McEachin, 61, died Monday from the secondary effects of colorectal cancer, his office said. His congressional district includes the city of Richmond and its Church Hill community where Richmond Community Hospital is located.
The New York Times published a long investigative article on Sept. 24 alleging that Bon Secours Mercy Health grossly neglected the hospital while spending its significant 340B savings at other hospitals and clinics in more affluent, whiter neighborhoods.

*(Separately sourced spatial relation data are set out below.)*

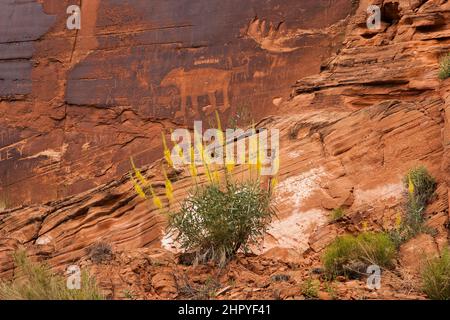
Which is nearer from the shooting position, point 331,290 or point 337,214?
point 331,290

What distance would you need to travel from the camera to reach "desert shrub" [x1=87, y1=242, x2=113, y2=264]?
9.17 m

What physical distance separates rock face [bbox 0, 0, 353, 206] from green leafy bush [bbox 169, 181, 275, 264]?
530 cm

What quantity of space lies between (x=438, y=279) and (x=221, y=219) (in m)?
2.21

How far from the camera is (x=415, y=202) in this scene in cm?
952

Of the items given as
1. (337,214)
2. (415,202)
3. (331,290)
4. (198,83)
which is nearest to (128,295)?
(331,290)

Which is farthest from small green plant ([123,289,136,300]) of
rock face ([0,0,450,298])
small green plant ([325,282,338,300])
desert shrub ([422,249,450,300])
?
desert shrub ([422,249,450,300])

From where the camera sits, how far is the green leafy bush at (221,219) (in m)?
8.75

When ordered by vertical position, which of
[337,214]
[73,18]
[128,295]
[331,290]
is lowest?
[337,214]

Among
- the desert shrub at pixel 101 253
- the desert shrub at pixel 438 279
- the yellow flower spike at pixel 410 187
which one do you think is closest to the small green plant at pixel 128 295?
the desert shrub at pixel 101 253

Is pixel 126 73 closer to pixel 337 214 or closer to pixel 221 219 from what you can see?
pixel 337 214

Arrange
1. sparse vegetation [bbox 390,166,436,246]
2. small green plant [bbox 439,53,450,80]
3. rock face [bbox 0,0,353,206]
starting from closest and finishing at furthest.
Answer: sparse vegetation [bbox 390,166,436,246], small green plant [bbox 439,53,450,80], rock face [bbox 0,0,353,206]

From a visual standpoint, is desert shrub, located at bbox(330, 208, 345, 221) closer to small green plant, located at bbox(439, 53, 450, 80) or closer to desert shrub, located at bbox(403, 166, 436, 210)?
desert shrub, located at bbox(403, 166, 436, 210)

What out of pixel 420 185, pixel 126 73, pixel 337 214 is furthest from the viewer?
pixel 126 73

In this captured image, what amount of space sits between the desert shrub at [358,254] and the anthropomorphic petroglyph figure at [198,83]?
6.66 meters
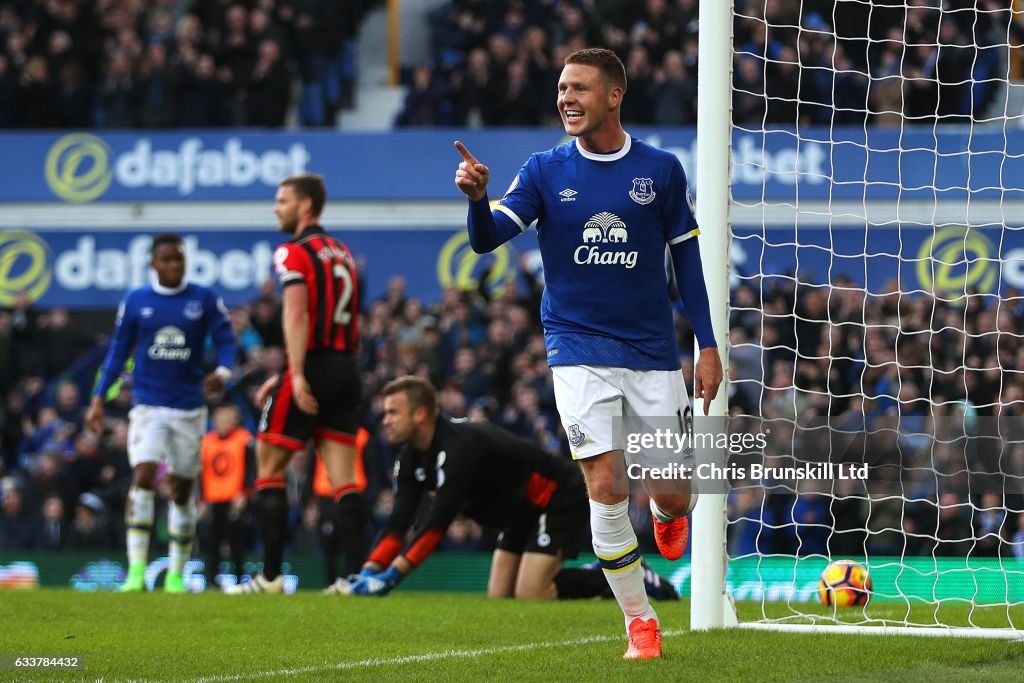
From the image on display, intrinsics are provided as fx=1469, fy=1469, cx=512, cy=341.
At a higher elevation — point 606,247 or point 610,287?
point 606,247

McEachin, who served on the House Energy & Commerce Committee with jurisdiction over the 340B program, told Bon Secours in an Oct. 12 letter, “As a supporter of the 340B program, I hope Bon Secours’ actions moving forward more clearly reflect the health system’s stated mission to bring ‘good help to those in need, especially people who are poor, dying and underserved.’”

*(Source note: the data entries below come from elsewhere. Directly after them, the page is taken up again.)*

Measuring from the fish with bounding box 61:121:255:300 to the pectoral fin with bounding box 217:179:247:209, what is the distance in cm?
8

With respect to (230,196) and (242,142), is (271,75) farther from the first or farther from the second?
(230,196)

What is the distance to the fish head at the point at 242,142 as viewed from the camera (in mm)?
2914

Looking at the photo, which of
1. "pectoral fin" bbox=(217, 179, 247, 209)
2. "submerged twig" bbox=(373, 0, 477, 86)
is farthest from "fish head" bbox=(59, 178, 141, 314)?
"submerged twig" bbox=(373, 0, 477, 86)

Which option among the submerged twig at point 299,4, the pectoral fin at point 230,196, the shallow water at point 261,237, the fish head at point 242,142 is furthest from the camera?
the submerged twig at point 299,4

“I look forward to receiving detailed information on how Bon Secours plans to improve access to comprehensive services for patients who depend on Richmond Community Hospital for their health care,” he said in the letter. “I also ask that you provide additional information on your process for determining where to reinvest 340B savings in the community, both in the past as well as moving forward.”
McEachin’s office said in a news release that he was “also actively exploring various options for federal oversight and legislative action.” At the time of the news release, a McEachin spokesperson told 340B Report that the Congressman “is a strong supporter of the 340B Drug Discount Program and believes this particular issue to be an isolated incident; however, he recognizes that Bon Secours’ actions regarding Richmond Community are incredibly problematic and not how the program should be used. He will continue exploring legislative responses to ensure hospitals are prioritizing the needs of historically disadvantaged communities and that his constituents have access to the care they need.”

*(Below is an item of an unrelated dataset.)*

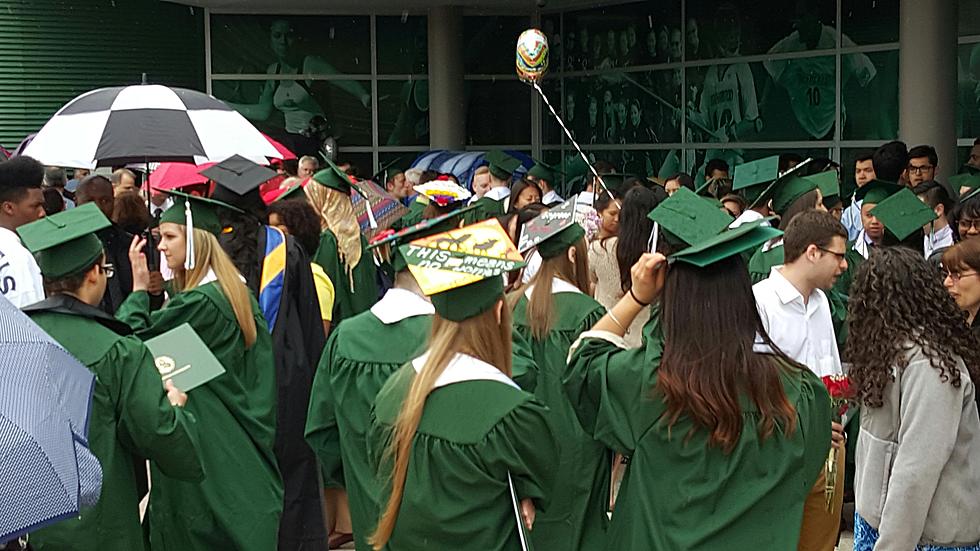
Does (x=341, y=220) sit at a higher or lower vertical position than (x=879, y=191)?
lower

Meanwhile, a citizen’s group, the Richmond Coalition for Health Equity, is pushing Bon Secours to redirect its 340B savings back to the Richmond hospital, according to a Nov. 21 article posted on the Richmond-based NBC affiliate WWBT’s website. The group said it would hold a meeting Dec. 15 and has compiled a list of seven demands for Bon Secours, including building an urgent care facility at the site as well as faster completion of a 25,000-sq. ft. office building, the article said.
The group also wants the Cincinnati, Ohio-based health system to invest 100% of its 340B savings in low-income communities, particularly Richmond’s East End, in the form of annual donations of either 10% of its 340B savings or a $10 million yearly donation to community health organizations, a VPM [Virginia Public Media] news report said. Also, the coalition said it would push for Bon Secours to publicly release details on how it spends its 340B savings, the report said.
Representatives from RCHE and from Bon Secours were not immediately available for comment.